New String Functions in SQL Server 2012

String Functions

FORMAT Function
The format function is used to format how a field is to be displayed.

Syntax:
Format(Column_name,format)
Format converts the first argument to a specified format and returns the string value.

Example:
Declare @d DateTime=’20/03/2011’
Select Format(@d,’d’,’en-US’) as US_Result

Output:
This function formats the datetime. this function is used in the server .NET Framework and CLR. The function will solve many formatting issues for developers.

CONCAT Function
It’s the same concatenate function that we use in Excel; it will concatenate two or more strings to make it single string. It implicitly converts all arguments to string types.

Syntax:
CONCAT(string_value1,string_value2,- - - - ,[string_valueN])
String_value: A String value to concatenate to the other values.

Example:
Select concat(‘rock’,’-’,’smith’) as Concatestring

Output:

This function expects at least two parameters and a maximum of 254 parameters.
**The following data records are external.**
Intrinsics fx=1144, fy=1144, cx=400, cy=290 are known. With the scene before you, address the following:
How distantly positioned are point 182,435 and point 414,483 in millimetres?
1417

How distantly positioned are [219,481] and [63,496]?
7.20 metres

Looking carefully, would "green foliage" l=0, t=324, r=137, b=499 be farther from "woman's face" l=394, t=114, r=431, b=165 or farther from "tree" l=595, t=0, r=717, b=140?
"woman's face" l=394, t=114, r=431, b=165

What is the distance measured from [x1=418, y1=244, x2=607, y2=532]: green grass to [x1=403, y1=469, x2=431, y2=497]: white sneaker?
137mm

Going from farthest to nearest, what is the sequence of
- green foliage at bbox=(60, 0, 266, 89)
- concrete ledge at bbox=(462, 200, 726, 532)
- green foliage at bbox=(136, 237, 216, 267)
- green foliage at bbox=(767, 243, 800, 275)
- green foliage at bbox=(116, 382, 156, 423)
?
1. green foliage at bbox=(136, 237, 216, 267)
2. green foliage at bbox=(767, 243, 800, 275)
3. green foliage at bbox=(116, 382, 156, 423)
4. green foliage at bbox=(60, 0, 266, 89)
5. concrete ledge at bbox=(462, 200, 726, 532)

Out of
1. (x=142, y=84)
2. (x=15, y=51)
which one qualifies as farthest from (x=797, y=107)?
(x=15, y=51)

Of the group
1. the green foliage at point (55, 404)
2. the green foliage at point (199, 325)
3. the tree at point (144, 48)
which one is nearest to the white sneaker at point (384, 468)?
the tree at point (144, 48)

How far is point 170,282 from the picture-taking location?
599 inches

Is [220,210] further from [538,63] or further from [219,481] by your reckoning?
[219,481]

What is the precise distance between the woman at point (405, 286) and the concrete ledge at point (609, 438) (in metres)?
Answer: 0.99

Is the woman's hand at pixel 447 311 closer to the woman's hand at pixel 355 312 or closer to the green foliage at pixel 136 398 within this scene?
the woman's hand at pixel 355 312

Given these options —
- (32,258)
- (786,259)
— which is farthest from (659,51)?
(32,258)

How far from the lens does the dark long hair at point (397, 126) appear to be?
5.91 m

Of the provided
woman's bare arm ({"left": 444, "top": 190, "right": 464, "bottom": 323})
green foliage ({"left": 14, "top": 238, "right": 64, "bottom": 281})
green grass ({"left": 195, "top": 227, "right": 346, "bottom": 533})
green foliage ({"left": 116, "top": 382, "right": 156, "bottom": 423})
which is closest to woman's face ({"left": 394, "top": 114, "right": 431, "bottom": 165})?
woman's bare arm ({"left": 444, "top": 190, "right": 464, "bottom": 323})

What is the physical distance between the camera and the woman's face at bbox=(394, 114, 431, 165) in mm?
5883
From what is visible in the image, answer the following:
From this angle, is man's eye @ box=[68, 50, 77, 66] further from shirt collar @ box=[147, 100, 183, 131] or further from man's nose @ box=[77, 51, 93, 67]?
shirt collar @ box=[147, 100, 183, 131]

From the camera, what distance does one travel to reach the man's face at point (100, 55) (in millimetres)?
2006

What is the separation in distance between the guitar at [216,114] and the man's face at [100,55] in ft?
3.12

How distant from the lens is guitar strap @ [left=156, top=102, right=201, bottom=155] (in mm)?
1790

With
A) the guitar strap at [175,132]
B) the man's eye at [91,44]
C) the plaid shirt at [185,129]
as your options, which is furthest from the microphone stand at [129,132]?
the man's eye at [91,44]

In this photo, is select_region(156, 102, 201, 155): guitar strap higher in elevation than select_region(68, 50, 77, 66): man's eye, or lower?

New Date and time Functions in SQL Server 2012

Date and time Functions

DATEFROMPARTS Function
The DATEFROMPARTS function returns a date value for the specified year, month, and day.

Syntax:
DATEFROMPARTS(year,month,day)
The above function contains 3 parameters as follows
• Year: Integer expression specifying a year.
• Month: Integer expression specifying a month from 1 to 12.
• Day: Integer expression specifying a day.

Example:
Declare @year as int=2014
Declare @month as int=02
Declare @day as int=20
Select DATEFROMPARTS(@year,@month,@day)

Output:

TIMEFROMPARTS Function

The TIMEFROMPARTS function returns time values for the specified time and with the specified precision.

Syntax:
TIMEFROMPARTS(hour, minute, seconds, fractions, precision)
If the arguments are invalid, then an error is raised. If any of the parameters are null, then null is returned.

Example:
Declare @hour as int=5
Declare @minute as int=46
Declare @seconds as int=20
Declare @fractions as int=0
Declare @precision as int=0
Select TIMEFROMPARTS(@hour, @minute, @seconds, @fractions, @precision)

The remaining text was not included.